-- Collected data entries --
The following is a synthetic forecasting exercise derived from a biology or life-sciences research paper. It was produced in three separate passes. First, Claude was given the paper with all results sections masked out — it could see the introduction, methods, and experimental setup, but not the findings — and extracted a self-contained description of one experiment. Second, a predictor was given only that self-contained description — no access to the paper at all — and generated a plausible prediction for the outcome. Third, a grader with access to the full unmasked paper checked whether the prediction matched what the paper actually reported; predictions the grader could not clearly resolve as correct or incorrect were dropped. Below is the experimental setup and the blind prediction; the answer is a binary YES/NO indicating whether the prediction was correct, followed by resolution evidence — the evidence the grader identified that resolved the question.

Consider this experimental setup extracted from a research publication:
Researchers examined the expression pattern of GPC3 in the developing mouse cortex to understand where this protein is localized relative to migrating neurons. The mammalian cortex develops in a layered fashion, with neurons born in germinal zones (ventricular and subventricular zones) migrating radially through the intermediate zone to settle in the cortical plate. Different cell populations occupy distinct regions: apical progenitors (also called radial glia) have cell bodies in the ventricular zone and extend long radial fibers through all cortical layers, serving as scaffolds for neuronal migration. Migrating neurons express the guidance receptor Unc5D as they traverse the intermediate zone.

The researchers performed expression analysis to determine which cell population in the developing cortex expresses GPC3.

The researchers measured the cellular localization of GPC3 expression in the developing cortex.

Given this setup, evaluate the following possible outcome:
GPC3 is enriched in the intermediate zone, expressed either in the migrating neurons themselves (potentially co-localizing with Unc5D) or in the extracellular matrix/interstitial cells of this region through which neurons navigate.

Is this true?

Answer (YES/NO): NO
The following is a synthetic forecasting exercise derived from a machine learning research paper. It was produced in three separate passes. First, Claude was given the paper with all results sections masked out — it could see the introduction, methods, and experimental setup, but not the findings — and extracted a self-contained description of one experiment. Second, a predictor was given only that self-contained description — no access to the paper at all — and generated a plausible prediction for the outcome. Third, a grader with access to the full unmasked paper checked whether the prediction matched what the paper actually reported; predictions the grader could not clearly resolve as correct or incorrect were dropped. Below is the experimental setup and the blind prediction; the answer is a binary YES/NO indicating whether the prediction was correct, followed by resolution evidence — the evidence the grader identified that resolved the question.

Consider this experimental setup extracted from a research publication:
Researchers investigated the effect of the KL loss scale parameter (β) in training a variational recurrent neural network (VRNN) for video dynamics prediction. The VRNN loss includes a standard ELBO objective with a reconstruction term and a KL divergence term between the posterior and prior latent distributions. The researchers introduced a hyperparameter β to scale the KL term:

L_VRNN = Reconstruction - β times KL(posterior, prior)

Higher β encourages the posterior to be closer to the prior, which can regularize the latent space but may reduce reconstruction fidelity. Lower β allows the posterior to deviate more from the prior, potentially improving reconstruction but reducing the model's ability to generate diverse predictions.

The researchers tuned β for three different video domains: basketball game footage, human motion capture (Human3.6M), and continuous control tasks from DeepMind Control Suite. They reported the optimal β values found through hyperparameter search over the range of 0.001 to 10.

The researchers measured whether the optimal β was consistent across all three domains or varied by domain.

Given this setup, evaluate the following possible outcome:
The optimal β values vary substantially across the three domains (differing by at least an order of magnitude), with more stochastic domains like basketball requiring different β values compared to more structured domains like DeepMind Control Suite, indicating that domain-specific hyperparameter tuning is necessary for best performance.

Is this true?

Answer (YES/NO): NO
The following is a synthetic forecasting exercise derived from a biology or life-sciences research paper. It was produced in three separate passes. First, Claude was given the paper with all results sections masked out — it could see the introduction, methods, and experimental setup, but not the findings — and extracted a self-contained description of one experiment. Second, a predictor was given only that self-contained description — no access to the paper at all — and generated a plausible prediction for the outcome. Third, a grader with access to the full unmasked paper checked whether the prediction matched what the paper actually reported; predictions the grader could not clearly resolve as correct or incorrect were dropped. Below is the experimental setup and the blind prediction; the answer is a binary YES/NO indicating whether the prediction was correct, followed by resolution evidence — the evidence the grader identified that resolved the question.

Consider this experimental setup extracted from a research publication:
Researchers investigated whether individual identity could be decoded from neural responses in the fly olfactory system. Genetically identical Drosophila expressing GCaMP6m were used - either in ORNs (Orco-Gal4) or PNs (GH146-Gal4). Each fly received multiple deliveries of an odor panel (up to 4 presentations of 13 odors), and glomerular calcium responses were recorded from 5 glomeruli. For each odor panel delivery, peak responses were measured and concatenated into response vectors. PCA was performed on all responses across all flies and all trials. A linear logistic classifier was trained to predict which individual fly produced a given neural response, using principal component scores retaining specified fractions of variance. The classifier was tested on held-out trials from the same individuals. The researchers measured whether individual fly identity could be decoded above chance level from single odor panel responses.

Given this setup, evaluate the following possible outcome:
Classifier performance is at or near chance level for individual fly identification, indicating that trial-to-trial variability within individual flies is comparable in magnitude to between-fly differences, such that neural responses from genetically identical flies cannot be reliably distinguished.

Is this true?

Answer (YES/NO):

-- Brief --
Whenever a line of the data includes the word "expression", show that line in full.

-- Answer for this exercise --
Researchers examined the expression pattern of GPC3 in the developing mouse cortex to understand where this protein is localized relative to migrating neurons. The mammalian cortex develops in a layered fashion, with neurons born in germinal zones (ventricular and subventricular zones) migrating radially through the intermediate zone to settle in the cortical plate. Different cell populations occupy distinct regions: apical progenitors (also called radial glia) have cell bodies in the ventricular zone and extend long radial fibers through all cortical layers, serving as scaffolds for neuronal migration. Migrating neurons express the guidance receptor Unc5D as they traverse the intermediate zone.
The researchers performed expression analysis to determine which cell population in the developing cortex expresses GPC3.
The researchers measured the cellular localization of GPC3 expression in the developing cortex.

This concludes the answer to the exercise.